I was trying using contradiction and by considering the corresponding splitting field, but could not conclude.
Best Answer
Let $L$ be the splitting field and $\alpha \in L$ a root. Consider the map $Gal(L/F) \to \mathbb Z/p\mathbb Z$ given by $\sigma \mapsto \sigma(\alpha)-\alpha$ (You should verify that this is well defined). Since $\mathbb Z/p\mathbb Z$ has no non-trivial subgroups, the map is either trivial or surjective. If the map is surjective, we deduce that the galois group acts transitively on the roots, hence the polynomial is irreducible.

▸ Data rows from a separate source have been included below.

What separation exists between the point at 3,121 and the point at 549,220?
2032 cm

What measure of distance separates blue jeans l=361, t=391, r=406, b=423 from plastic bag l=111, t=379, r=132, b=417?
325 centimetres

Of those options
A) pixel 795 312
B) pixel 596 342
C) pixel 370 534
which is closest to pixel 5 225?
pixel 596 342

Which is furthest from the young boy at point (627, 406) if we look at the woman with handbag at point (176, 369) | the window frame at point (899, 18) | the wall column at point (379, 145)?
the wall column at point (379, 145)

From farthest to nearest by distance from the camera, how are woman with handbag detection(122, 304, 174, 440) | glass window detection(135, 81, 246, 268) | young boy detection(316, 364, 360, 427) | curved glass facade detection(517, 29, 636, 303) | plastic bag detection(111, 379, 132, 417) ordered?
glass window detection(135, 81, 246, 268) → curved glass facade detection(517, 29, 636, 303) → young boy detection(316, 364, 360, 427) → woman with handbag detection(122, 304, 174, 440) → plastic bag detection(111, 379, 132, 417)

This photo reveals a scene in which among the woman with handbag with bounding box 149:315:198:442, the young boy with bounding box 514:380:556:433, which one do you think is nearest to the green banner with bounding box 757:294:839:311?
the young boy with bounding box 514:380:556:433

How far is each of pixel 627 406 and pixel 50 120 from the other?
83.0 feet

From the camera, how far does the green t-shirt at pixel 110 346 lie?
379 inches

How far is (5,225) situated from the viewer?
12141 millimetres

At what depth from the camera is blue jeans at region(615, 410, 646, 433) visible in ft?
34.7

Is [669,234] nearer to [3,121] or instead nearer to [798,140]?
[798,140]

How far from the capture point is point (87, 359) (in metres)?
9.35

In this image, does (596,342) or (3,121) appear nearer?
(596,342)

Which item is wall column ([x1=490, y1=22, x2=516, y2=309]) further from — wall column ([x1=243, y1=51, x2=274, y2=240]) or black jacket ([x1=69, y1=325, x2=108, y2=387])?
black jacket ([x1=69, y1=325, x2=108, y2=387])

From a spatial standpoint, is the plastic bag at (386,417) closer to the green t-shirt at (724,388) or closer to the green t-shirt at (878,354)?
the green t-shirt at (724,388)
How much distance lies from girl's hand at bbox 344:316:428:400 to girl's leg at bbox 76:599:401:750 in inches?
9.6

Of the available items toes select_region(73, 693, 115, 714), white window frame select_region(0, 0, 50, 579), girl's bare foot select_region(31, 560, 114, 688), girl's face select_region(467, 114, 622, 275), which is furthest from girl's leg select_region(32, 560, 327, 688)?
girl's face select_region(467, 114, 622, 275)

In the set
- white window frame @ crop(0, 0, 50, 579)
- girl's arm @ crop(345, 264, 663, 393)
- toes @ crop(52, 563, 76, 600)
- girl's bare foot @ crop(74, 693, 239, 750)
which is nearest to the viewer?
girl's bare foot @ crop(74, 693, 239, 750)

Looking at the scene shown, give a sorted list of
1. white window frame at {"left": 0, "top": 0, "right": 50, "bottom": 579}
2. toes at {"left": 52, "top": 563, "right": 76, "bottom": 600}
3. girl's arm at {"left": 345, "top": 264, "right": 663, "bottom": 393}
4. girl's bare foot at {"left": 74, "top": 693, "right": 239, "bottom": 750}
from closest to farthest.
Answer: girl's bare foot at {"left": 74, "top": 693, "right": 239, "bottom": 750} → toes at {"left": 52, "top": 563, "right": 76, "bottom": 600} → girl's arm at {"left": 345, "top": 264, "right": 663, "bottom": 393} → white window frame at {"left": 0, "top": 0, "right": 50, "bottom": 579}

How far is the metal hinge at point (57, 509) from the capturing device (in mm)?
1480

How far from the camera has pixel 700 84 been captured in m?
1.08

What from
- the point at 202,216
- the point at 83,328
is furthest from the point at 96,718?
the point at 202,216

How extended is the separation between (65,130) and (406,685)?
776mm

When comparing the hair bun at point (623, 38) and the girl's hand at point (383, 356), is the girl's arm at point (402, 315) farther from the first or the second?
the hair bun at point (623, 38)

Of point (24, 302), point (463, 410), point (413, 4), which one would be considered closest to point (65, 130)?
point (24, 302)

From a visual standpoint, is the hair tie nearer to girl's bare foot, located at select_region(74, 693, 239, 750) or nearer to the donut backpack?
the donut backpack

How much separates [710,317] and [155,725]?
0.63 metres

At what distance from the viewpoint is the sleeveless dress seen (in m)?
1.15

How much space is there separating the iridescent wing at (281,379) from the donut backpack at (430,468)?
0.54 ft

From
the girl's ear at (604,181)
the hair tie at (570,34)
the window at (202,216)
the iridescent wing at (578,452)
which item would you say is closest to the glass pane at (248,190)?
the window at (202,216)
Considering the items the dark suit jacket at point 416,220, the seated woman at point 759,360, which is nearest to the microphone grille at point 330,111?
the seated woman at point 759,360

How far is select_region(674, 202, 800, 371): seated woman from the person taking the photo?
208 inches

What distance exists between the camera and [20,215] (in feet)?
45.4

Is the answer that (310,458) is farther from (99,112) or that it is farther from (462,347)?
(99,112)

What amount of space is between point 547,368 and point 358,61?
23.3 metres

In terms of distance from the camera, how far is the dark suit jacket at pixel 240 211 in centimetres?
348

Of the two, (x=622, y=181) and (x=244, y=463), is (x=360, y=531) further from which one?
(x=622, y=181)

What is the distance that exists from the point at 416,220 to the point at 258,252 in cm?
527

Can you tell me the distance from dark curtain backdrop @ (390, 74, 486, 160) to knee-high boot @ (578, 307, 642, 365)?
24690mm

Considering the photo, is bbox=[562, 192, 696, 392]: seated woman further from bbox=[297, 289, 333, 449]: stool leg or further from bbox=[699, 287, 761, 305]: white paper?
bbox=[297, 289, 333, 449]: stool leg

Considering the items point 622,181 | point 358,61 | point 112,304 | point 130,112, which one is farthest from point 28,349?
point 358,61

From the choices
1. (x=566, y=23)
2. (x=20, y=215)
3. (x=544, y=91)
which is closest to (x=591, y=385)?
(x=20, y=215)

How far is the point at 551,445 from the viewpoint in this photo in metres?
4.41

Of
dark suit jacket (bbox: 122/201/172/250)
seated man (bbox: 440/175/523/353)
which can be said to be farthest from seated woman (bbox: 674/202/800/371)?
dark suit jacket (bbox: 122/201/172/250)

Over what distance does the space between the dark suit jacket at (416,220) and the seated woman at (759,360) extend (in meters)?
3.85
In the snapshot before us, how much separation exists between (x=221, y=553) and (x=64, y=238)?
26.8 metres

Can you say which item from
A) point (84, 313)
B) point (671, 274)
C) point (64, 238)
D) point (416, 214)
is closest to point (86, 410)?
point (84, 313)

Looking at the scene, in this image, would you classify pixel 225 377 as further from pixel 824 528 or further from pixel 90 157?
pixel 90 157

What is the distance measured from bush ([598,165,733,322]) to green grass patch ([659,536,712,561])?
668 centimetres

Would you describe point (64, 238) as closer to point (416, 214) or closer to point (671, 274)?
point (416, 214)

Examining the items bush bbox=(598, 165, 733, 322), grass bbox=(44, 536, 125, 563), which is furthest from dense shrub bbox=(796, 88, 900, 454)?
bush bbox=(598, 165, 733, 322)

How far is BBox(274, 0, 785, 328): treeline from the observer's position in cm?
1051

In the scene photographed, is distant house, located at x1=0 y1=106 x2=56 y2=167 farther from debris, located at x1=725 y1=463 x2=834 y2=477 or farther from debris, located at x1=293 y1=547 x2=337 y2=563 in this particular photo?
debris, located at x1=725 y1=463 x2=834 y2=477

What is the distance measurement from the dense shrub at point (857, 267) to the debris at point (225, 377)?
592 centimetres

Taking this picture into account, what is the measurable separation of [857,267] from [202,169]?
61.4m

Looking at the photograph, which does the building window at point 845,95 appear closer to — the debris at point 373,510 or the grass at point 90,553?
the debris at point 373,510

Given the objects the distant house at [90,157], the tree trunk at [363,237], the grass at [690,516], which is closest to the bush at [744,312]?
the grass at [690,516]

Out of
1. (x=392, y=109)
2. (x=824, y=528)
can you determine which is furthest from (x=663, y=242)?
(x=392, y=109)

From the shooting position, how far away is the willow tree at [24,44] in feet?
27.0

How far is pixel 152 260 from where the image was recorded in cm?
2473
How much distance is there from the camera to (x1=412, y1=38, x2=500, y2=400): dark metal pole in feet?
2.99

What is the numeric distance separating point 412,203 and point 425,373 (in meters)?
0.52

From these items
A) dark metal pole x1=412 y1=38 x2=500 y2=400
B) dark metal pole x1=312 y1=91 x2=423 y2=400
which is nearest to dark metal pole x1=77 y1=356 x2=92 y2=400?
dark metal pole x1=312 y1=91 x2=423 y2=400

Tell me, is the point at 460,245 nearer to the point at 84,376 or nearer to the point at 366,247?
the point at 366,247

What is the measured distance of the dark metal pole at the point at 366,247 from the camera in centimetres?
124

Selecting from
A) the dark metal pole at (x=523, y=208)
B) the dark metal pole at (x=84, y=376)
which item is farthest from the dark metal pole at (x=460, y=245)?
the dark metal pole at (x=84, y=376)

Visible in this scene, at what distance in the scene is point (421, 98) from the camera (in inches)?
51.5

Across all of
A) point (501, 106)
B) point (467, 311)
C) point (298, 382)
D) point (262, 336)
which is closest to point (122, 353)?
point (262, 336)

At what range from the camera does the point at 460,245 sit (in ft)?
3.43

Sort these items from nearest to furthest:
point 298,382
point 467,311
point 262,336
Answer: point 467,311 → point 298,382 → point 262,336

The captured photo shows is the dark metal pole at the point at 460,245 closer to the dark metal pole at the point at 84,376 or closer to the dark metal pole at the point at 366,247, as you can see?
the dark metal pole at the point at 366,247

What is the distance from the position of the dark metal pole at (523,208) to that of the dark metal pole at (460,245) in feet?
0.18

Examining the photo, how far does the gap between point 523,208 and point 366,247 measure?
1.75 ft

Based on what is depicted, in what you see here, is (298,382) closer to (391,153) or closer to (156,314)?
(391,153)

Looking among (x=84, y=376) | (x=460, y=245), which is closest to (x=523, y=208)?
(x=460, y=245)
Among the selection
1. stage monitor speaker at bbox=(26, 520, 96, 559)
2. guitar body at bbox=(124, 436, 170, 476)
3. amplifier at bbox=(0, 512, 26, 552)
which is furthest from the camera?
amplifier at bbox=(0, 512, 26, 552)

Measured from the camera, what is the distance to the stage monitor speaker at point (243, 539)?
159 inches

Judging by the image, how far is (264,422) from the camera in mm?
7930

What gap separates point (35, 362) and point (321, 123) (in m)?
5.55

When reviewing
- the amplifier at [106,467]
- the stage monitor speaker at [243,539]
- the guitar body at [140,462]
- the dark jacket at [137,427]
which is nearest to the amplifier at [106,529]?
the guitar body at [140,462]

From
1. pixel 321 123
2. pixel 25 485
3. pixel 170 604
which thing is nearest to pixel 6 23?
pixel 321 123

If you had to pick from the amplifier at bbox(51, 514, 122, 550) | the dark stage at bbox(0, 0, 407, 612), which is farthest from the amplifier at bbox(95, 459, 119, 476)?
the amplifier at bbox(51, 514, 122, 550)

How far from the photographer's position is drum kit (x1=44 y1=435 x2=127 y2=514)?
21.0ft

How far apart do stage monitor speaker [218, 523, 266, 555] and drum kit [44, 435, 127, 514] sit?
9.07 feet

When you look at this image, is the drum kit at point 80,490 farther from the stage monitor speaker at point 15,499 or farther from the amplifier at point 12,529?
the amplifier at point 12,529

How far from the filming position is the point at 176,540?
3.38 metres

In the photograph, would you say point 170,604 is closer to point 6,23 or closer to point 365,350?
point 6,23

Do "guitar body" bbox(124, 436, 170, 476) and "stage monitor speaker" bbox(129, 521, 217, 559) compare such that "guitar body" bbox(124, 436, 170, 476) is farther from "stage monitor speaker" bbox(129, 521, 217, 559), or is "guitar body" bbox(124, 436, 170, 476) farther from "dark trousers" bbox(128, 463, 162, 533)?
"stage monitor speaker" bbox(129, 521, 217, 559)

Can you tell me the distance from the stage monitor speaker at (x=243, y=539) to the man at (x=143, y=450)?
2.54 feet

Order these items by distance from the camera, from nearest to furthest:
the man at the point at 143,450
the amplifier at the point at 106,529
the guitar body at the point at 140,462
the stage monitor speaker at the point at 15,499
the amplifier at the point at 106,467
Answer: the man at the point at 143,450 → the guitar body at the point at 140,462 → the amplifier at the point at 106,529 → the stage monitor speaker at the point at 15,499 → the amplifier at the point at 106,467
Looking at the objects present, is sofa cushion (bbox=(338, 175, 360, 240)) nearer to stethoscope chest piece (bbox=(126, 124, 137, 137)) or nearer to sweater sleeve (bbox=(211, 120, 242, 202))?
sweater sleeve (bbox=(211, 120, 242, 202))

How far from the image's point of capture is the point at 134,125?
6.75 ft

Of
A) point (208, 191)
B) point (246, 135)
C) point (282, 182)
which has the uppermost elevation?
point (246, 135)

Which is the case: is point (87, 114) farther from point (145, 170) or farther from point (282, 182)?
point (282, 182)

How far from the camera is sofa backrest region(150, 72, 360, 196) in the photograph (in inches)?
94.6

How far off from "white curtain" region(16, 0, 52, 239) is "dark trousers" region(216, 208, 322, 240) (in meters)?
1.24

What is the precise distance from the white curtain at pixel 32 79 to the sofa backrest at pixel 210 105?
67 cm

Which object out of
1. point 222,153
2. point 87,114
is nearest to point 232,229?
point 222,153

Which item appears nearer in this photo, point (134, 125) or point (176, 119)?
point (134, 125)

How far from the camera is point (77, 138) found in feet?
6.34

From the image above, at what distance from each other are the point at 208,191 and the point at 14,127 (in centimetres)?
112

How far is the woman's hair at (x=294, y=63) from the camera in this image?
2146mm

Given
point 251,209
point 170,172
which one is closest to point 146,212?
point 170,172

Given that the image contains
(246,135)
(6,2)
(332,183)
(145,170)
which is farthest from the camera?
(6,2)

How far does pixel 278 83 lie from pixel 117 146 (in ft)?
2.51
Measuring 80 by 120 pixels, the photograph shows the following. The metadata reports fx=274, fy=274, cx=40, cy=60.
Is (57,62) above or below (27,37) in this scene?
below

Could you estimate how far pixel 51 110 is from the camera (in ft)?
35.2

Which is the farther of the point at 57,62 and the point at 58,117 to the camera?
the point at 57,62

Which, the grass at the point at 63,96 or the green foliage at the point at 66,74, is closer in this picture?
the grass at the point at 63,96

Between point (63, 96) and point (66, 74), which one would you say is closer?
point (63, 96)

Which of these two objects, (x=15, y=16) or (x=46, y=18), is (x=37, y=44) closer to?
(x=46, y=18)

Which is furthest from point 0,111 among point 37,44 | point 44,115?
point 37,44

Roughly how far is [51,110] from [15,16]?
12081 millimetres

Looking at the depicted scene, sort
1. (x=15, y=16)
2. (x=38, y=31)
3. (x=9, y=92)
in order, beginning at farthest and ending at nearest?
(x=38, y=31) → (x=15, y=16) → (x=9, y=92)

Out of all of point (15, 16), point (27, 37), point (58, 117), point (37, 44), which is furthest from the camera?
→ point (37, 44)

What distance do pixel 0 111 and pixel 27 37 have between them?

If the map is trivial, we deduce $\alpha \in F$, which is a contradiction to the assumption.
Without Galois theory (but somehow the same proof): Consider the isomorphism $\varphi: F[x]\to F[x], x \mapsto x+1$. The polynomial $f = x^p-x-c$ is fixed by $\varphi$, hence the irreducible factors are permuted by $\varphi$. Let the irreducible factors be $M := \{f_1, \dotsc, f_n \}$. Since there is no root in $F$, we have $n < p$.
$\langle \varphi \rangle \cong \mathbb Z/p\mathbb Z$ acts on $M$, hence we get a homomorphism $\langle \varphi \rangle \cong \mathbb Z/p\mathbb Z \to S_n$. From $n<p$ we deduce that this homomorphism is trivial, hence the action is trivial, so all irreducible factors are fixed by $\varphi$. You should finish the proof by showing that $\varphi$ does not fix any polynomials of degree $1, 2 ,\dotsc, p-1$. Hence the only irreducible factor can be $f$ itself.